== Page excerpt ==
━━━━

An article from the UK Guardian by Dr Patrick Degenaar, explores the unique possibilities for a new, modified – and even enhanced – form of vision.
"The purpose of retinal prosthetics is to restore sight to patients who have a degenerative condition called retinitis pigmentosa, which affects one in 3,500 people. In the condition, the retina's light-sensing cells – rods and cones – become inactive and eventually die. Symptoms start with night blindness and worsening tunnel vision, but eventually there is a total loss of sight.
Optogenetics, an exciting new gene therapy technique… last year was hailed as Method of the Year by the journal Nature. Invented in the lab of Ernst Bambergat the Max Planck Institute in Frankfurt eight years ago, the technique uses gene therapy to sensitise nerve cells to particular colours of light. Intense pulses of this wavelength of light make the photosensitised nerve cells fire. (Neurologists call each firing of a nerve an "action potential" – the currency of information in the nervous system.)
So in optogenetic retinal prosthetics, rather than performing highly complex surgery to implant electrodes into a patient's retina, a solution of a special virus would simply be injected to introduce new genes into the nerve cells. The patient would then wear a headset that records and interprets the visual scene and sends coded pulses of light to the retina. As a single pulse of light can generate a single action potential, the information encoded from the visual scene can be much more in tune with the neural song expected by the visual cortex."

━━━━

== Supplied information ==
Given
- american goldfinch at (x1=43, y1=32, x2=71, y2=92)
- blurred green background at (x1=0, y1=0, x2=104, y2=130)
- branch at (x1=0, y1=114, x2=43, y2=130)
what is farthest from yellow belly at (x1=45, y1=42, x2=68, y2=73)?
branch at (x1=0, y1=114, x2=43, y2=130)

━━━━

== Requirement A ==
List the symptoms of retinitis pigmentosa that the retinal prosthetics article names.
== Requirement B ==
Reproduce word for word the part of the retinal prosthetics article starting at "Optogenetics, an exciting" and ending at "the nervous system.)".

== Written response A ==
Night blindness
Worsening tunnel vision
Total loss of sight

== Written response B ==
Optogenetics, an exciting new gene therapy technique… last year was hailed as Method of the Year by the journal Nature. Invented in the lab of Ernst Bambergat the Max Planck Institute in Frankfurt eight years ago, the technique uses gene therapy to sensitise nerve cells to particular colours of light. Intense pulses of this wavelength of light make the photosensitised nerve cells fire. (Neurologists call each firing of a nerve an "action potential" – the currency of information in the nervous system.)